Text excerpt:
______

Mr M Tshwaku (EFF) heard the comments about policies hindering black people, and that most black firms are gone. They have been closed, due to lack of work for black people. They had to look at a systematic amending of these laws as there was a fundamental ideological problem. He is a chemical engineer who worked for 12 years at Sasol where you do not have to be registered. Unless you are a boilermaker, you do not have to be registered.
In the private sector, there is no need to register. “The private sector do not care". Our black government will recognized black talent, but yet they disappeared within the system because of government. There are many black engineers, some of them committed suicide, as this industry is very harsh. The push and pull strategies mentioned will not solve the problem. There are many skilled black people. “Do a survey and check where they are”. The problem is once you have your own company red tape keeps black people out. It’s been 25 years. We study; we get skills. A problem is the mentoring system. The private sector refuses to allocate mentors and this is a real problem. How can you train people who are going to be your competitor. The private sector is white owned. It's white. When we analyse this. We are poor because we are black. It does not matter if you have a PhD or Masters they treat you the same. The allocation of mentors is not there. Get into the problem. Race politics is there whether you like it or not. It's racism". This was a problem with many black professionals and he again suggested that they do an investigation to see what happens to those black professionals who graduate, to find out where they are. Examine for example if this person is in Sasol and if they are giving him the necessary skills he needs. The Department must track these people. This way they will see who is employed and who is not employed. "The tendering system we know is corrupt".

______

Dataset content:
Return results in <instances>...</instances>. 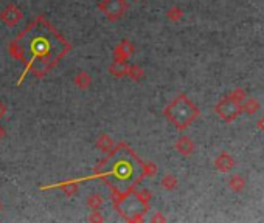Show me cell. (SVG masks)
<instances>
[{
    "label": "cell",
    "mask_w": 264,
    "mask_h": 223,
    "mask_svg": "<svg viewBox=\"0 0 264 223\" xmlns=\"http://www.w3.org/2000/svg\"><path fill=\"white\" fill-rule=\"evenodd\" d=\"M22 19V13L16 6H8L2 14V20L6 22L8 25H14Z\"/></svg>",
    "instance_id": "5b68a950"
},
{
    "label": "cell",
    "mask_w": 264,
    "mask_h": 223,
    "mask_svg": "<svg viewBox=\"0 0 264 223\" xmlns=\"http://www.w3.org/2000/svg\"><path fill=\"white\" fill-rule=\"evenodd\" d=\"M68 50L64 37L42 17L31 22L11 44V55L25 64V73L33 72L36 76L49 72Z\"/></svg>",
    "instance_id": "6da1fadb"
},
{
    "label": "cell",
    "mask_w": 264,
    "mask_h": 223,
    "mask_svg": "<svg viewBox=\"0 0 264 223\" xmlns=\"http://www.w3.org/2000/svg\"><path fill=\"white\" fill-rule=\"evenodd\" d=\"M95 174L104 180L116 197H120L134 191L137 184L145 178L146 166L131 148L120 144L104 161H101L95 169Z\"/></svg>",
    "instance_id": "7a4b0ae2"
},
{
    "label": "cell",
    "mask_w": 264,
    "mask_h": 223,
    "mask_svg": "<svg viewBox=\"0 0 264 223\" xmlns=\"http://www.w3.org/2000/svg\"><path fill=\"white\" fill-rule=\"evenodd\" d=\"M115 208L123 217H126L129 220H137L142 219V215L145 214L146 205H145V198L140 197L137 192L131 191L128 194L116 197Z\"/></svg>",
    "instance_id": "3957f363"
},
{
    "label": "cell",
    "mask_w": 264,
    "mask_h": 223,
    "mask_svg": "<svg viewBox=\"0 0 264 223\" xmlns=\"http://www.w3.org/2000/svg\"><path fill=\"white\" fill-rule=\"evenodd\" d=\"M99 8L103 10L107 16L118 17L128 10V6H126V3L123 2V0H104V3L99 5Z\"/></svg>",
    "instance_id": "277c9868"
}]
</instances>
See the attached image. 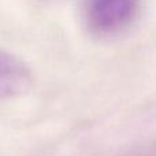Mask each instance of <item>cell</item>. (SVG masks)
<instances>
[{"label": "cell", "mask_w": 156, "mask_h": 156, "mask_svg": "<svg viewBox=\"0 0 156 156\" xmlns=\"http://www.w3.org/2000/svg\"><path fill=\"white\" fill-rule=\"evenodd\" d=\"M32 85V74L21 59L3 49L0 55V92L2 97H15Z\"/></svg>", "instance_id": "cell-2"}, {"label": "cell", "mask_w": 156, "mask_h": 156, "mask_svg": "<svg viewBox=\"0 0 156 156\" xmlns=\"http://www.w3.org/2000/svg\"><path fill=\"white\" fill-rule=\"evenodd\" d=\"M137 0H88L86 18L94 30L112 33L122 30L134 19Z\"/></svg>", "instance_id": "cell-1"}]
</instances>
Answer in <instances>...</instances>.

______

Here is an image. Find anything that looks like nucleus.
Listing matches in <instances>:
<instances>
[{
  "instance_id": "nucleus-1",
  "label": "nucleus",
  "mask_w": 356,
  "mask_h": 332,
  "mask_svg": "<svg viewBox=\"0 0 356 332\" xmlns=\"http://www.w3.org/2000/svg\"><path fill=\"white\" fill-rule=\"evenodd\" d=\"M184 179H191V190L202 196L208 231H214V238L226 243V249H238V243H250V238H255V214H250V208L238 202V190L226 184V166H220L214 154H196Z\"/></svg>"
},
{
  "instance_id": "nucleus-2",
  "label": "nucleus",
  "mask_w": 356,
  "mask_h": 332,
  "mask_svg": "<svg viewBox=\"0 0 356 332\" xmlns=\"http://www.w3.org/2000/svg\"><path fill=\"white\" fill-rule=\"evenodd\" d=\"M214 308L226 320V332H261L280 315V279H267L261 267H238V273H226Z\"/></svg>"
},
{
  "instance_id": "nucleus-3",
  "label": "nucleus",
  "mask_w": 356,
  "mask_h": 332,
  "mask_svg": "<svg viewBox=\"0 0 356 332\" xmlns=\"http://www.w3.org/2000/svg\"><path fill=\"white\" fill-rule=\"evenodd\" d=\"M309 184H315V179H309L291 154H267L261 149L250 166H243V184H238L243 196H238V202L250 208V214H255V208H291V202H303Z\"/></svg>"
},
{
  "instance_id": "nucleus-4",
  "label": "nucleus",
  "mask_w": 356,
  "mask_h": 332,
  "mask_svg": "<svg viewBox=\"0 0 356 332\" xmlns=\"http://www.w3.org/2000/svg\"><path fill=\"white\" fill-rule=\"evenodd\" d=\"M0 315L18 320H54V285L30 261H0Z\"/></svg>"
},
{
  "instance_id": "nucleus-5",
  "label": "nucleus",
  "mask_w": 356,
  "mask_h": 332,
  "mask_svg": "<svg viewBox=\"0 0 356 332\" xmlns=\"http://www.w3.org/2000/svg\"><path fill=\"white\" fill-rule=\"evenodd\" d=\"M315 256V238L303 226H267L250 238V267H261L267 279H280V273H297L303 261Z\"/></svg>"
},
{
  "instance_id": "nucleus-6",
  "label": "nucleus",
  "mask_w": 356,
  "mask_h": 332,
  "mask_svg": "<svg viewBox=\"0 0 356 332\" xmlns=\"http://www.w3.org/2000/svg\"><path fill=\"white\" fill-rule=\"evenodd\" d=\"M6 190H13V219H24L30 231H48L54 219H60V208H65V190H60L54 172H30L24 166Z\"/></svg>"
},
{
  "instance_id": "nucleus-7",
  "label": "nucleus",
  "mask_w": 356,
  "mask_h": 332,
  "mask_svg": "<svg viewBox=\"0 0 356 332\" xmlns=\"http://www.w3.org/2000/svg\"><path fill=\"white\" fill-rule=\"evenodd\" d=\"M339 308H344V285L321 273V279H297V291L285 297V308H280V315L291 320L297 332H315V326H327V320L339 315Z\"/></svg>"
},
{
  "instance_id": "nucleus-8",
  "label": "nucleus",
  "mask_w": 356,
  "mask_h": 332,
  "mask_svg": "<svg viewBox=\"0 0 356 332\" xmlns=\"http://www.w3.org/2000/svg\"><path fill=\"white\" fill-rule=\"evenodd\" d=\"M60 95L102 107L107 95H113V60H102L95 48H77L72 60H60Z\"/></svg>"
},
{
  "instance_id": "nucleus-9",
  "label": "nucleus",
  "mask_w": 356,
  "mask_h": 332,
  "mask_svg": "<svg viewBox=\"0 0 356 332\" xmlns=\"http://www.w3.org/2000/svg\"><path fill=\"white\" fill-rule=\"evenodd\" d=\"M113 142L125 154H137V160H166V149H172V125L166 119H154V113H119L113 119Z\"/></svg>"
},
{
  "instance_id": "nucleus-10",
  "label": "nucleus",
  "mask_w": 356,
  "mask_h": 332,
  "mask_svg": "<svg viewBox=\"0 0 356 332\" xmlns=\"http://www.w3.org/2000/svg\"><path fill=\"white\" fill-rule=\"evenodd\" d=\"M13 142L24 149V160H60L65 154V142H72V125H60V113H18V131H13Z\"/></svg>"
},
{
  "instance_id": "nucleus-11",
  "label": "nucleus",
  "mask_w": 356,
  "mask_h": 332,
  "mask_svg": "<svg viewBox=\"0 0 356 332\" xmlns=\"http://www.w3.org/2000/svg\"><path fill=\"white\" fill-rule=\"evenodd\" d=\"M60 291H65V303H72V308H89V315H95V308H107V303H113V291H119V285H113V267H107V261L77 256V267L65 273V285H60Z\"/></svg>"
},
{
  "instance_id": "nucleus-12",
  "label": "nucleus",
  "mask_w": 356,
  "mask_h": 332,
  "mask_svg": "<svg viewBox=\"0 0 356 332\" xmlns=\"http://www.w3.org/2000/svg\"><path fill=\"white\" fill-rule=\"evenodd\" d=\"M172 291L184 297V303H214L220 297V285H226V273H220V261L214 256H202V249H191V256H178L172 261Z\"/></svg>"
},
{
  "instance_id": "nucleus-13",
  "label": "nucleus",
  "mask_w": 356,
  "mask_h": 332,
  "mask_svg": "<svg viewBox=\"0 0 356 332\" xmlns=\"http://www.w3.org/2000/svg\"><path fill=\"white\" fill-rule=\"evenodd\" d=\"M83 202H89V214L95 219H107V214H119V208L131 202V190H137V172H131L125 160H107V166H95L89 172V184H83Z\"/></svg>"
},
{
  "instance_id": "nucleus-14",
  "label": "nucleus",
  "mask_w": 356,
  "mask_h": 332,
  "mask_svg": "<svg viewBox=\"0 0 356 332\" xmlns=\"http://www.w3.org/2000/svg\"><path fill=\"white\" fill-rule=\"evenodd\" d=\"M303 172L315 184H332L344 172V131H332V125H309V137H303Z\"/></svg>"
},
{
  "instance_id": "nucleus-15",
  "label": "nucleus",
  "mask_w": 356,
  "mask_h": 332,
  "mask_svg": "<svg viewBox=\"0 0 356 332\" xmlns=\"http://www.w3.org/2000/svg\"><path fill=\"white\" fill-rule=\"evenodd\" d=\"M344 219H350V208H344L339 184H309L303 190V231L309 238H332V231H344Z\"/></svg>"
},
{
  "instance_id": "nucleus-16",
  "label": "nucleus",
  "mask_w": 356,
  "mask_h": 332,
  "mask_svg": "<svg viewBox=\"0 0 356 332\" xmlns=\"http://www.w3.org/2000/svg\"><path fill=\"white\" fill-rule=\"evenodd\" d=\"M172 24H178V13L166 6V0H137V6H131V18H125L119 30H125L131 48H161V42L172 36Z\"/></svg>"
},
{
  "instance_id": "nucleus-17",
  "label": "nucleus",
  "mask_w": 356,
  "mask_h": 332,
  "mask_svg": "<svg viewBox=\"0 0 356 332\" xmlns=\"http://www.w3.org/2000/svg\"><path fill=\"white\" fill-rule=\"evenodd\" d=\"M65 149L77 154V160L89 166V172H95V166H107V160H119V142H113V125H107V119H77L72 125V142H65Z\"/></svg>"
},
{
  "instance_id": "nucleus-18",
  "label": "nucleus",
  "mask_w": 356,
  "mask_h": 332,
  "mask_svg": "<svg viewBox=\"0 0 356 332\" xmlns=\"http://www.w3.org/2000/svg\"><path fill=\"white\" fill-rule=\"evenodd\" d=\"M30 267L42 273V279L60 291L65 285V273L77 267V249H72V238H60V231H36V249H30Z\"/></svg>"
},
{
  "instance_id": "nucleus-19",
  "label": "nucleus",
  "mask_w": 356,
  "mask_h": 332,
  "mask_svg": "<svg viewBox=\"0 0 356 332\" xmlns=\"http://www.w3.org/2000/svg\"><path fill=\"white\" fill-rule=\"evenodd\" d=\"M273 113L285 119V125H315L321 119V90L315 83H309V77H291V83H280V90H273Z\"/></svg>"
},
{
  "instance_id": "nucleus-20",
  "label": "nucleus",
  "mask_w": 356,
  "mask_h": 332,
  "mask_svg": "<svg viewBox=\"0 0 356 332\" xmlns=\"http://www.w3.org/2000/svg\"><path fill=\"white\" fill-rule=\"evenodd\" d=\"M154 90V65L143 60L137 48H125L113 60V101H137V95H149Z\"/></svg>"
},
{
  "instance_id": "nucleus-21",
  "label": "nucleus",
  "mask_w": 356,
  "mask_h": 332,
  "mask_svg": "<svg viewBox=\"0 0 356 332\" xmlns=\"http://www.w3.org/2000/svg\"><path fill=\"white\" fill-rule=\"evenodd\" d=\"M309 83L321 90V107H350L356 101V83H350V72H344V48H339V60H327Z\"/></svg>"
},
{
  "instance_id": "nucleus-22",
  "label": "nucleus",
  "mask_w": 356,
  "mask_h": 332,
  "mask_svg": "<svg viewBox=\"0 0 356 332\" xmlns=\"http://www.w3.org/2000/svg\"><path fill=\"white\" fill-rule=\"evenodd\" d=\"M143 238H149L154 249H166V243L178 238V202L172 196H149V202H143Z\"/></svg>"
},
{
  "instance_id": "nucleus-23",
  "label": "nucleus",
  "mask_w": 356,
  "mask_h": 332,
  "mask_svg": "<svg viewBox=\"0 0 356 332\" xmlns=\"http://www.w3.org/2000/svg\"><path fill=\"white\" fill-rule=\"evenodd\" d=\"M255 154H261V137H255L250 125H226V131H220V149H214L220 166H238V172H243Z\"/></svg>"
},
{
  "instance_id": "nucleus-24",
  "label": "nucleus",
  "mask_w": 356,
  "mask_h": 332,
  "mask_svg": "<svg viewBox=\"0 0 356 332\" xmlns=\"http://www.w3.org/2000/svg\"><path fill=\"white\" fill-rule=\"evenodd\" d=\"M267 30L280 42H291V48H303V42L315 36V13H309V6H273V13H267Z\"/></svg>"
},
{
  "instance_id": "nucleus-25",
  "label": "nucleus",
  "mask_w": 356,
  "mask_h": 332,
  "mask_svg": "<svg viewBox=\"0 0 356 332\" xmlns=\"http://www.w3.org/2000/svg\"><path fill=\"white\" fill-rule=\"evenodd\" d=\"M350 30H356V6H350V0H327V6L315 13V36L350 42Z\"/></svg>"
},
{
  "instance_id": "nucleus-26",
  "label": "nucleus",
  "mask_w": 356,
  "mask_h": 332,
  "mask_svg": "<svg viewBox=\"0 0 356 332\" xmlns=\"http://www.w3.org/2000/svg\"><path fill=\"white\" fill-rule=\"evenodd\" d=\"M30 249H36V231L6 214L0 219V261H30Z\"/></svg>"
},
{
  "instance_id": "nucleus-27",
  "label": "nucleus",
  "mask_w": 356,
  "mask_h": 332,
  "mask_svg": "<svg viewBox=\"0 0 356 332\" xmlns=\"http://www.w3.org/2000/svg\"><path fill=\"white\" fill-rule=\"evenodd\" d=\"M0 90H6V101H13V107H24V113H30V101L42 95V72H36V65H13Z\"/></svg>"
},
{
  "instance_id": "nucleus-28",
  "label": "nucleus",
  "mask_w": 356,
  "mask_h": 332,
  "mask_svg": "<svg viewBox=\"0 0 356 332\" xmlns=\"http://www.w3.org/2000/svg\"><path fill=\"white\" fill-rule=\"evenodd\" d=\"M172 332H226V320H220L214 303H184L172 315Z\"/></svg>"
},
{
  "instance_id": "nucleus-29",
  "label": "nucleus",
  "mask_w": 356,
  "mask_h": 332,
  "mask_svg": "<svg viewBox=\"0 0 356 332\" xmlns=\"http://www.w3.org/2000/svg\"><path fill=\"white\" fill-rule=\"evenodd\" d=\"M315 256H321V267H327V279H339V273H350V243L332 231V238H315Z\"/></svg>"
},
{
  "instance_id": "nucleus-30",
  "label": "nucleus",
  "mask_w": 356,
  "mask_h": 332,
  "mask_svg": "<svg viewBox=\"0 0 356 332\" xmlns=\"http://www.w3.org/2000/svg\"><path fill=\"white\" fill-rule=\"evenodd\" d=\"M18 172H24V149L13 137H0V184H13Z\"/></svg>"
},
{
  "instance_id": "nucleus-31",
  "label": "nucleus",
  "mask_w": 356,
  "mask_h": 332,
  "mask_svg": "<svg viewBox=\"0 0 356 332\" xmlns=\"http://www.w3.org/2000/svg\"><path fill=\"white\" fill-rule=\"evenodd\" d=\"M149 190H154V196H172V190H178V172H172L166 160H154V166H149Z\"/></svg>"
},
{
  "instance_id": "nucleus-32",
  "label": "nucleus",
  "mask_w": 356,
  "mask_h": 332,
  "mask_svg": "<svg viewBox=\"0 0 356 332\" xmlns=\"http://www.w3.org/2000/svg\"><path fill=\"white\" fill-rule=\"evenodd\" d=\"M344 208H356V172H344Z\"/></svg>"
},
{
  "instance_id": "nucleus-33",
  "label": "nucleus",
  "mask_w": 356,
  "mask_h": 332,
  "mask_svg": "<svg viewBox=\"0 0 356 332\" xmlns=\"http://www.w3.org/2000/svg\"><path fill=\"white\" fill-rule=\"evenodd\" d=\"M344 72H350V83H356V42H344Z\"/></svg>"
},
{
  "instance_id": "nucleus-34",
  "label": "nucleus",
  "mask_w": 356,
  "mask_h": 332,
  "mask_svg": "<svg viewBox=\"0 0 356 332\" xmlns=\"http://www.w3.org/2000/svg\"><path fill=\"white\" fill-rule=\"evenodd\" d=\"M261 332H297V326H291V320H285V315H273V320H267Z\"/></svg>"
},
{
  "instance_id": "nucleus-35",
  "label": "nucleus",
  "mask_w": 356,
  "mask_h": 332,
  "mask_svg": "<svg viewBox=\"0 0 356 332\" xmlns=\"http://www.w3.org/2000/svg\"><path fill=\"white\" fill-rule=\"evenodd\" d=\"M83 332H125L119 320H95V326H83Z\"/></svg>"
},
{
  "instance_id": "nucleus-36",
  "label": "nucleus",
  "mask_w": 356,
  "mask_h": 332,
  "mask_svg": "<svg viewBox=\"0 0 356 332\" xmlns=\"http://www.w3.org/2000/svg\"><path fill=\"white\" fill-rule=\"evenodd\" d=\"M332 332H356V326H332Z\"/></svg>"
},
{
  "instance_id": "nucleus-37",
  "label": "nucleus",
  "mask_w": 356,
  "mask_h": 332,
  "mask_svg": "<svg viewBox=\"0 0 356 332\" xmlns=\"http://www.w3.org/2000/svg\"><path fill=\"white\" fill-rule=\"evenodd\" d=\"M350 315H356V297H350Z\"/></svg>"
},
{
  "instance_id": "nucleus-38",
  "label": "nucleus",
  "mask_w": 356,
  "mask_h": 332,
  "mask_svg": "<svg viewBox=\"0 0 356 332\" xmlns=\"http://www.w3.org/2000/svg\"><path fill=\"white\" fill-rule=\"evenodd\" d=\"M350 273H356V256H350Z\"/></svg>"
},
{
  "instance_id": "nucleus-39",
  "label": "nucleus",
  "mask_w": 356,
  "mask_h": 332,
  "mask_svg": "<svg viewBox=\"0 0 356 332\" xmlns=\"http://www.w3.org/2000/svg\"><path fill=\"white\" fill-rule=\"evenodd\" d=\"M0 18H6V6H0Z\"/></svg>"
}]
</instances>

______

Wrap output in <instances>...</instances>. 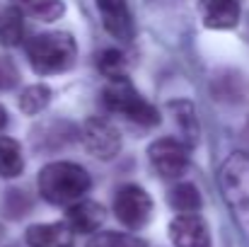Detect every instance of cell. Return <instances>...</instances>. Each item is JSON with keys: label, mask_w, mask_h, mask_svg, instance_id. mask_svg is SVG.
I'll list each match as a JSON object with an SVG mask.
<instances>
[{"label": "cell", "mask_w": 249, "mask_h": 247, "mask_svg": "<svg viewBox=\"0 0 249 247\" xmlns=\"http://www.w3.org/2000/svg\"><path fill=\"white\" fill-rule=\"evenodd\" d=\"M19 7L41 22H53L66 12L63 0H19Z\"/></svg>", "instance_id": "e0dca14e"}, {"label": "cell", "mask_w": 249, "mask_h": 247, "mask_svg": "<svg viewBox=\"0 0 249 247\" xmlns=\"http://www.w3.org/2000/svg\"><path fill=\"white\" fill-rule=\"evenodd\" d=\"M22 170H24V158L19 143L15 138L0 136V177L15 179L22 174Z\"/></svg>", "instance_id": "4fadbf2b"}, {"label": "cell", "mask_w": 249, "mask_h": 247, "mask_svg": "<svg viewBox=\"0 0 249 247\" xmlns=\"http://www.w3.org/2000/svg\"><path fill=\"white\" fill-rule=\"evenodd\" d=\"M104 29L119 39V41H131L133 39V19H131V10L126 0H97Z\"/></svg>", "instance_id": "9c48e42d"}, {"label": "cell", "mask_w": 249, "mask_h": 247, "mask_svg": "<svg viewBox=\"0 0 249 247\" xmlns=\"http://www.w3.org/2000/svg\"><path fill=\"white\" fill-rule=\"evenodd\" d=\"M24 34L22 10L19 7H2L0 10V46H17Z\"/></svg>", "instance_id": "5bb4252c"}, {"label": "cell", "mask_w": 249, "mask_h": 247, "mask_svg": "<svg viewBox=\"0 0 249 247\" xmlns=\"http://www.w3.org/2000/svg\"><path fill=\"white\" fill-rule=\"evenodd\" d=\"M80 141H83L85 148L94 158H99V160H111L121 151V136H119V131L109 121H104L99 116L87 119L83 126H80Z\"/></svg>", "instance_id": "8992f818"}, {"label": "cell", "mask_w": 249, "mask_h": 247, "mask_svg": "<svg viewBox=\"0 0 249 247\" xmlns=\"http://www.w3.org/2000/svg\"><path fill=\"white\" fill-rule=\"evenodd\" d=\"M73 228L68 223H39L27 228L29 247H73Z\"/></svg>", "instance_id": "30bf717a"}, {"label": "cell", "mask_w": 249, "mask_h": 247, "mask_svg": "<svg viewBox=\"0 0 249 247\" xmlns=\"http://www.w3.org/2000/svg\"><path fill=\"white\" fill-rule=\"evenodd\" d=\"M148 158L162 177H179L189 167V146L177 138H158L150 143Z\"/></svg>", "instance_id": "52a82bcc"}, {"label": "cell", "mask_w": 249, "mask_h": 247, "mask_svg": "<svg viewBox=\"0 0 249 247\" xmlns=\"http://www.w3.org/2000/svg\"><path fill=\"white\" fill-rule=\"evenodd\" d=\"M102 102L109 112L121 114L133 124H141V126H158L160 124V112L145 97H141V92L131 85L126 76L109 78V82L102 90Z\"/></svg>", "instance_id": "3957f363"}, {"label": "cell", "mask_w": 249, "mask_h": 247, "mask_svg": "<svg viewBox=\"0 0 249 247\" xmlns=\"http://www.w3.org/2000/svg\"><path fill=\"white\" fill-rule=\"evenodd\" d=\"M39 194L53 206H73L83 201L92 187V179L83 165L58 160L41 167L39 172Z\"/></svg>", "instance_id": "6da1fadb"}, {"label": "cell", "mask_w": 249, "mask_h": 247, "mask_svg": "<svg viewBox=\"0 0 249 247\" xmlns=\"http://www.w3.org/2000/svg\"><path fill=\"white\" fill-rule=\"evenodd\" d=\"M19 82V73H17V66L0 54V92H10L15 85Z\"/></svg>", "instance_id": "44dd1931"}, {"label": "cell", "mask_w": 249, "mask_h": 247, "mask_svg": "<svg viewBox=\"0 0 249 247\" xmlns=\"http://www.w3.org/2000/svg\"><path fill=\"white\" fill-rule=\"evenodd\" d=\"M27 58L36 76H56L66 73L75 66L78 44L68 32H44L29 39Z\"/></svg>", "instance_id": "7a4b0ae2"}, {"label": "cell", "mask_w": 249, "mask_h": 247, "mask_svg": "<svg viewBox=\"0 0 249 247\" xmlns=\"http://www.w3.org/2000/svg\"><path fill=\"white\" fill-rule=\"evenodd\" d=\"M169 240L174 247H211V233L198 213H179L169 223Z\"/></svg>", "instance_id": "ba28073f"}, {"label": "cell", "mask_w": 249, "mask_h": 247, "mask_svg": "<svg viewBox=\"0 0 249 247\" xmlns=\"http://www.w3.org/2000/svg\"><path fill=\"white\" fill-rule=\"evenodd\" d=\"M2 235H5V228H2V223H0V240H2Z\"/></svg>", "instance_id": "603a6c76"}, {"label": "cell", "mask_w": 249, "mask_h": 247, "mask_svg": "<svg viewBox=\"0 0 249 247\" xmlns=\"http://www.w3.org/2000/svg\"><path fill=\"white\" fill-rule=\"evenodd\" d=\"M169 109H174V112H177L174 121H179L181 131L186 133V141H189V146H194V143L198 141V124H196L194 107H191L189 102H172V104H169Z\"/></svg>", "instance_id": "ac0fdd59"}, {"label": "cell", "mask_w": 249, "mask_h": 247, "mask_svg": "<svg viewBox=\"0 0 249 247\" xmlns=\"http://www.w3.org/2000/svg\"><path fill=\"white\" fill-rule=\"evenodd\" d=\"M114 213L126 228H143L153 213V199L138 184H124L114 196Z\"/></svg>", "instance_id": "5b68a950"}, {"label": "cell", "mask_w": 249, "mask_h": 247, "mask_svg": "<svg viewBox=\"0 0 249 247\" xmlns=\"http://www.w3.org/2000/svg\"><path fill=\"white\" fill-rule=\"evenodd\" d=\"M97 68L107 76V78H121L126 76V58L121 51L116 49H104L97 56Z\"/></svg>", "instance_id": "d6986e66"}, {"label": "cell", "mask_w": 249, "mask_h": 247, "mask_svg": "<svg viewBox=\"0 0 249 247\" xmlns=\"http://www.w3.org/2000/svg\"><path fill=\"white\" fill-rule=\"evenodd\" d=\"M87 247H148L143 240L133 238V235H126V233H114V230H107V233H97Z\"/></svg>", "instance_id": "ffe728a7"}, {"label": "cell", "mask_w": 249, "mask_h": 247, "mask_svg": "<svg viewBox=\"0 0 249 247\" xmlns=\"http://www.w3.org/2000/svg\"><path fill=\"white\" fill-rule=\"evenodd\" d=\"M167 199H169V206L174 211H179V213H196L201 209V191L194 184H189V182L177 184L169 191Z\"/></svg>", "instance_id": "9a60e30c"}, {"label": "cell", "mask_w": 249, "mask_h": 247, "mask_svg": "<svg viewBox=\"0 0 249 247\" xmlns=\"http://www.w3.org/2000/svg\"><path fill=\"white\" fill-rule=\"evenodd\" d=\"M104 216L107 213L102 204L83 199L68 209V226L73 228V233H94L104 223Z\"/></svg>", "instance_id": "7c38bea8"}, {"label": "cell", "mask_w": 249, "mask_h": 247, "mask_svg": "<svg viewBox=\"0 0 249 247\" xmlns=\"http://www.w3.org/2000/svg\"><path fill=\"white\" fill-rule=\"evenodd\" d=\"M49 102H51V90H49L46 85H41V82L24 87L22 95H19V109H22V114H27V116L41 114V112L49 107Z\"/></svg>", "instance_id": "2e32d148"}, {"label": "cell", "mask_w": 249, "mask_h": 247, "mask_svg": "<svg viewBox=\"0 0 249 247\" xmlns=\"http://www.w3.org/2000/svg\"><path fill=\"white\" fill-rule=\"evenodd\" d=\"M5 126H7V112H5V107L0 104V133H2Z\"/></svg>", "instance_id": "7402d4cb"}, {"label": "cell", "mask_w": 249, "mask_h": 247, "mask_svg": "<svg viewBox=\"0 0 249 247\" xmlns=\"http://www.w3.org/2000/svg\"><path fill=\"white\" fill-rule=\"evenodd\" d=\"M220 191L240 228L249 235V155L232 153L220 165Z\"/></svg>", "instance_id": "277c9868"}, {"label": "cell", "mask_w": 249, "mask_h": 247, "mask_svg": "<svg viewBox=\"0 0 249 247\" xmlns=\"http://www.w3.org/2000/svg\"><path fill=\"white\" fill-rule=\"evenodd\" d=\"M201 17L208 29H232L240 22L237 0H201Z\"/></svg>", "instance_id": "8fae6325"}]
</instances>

______

What this exercise asks:
- A) In the text on black engineers and the private sector, how many years did Mr Tshwaku work at Sasol?
- B) Continue the text on black engineers and the private sector, picking up after its final sentence.
The data comes from a separate source and has nothing to do with the text.

Answers to the tasks:
- A) 12 years.

- B)
He said that he managed to get professional indemnity from Santam without being registered, and he practiced for 12 years, thus the private sector does not require registration.
He asked what their timeline is for the skills pipeline. He asked for a breakdown of how many candidates are coming from university and technikon. How many engineers are unemployed. They should do a study.
On Ms Chinga’s complaint about SACLAP underfunding, he asked why she was given so much less than she asked for. They need a feedback session about changing the PPPFA. If this was blocking transformation then it had to be looked at and Parliament had to intervene where it can.
Ms M Hicklin (DA) said that her son is a doctor, and that he had to register with HPCSA. Therefore no matter what branch of the built environment you study, you must become registered with the appropriate council. It must be part and parcel of the curriculum for candidates to either get registered or do not graduate.
If there was no benefit to being registered then they had to make it beneficial. If you make the benefits associated with registration attractive enough then people will want to register. Fees for registration must be reasonable and there must be good benefits, this will then encourage more people to register.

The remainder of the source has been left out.